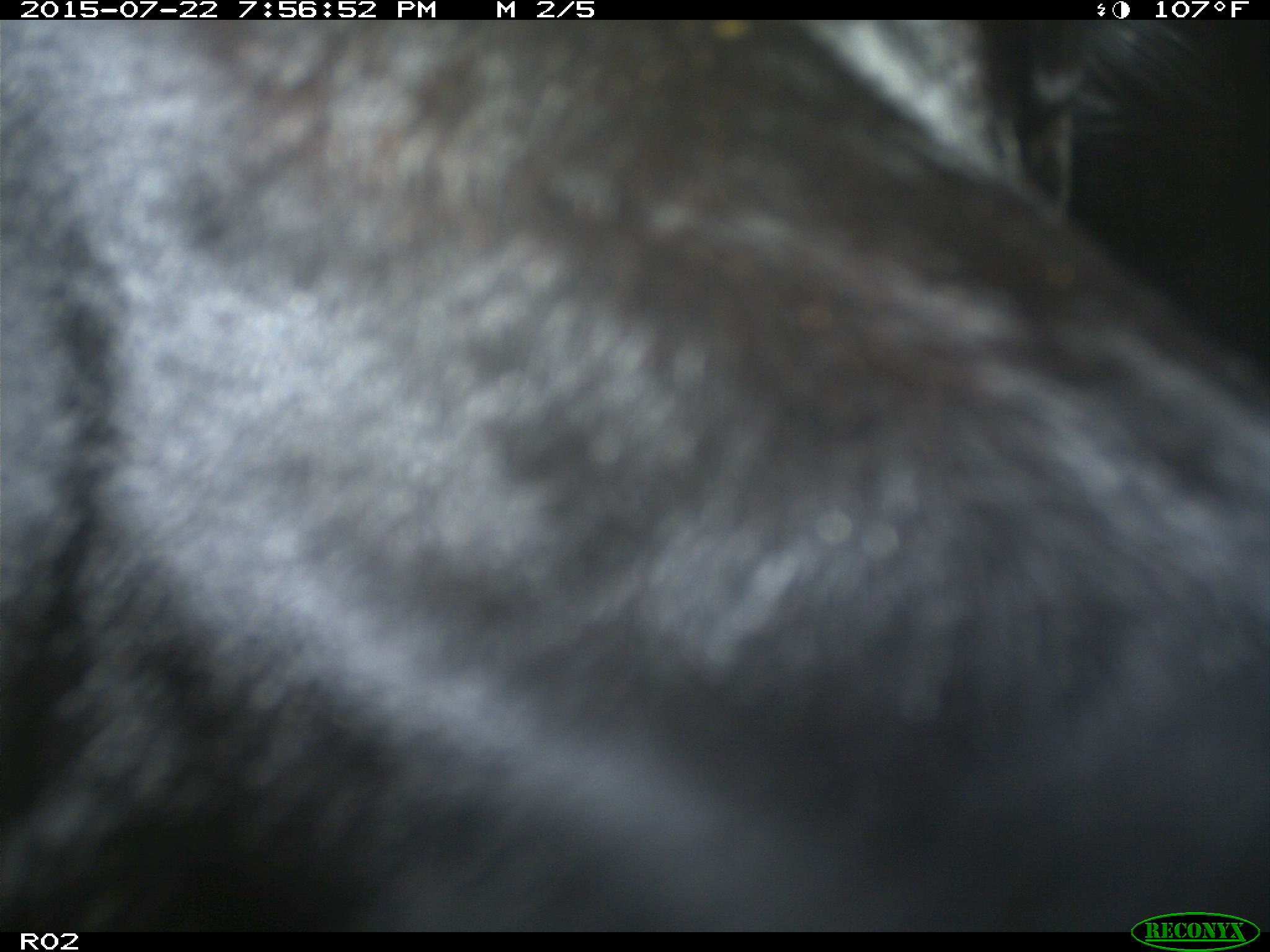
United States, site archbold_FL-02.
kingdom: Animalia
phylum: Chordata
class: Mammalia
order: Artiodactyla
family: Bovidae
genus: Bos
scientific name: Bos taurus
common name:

→ PROBLEM REQUIREMENTS
Could you copy each line above exactly as written, minus any pictures?

→ WRITTEN ANSWER
United States, site archbold_FL-02.
kingdom: Animalia
phylum: Chordata
class: Mammalia
order: Artiodactyla
family: Bovidae
genus: Bos
scientific name: Bos taurus
common name:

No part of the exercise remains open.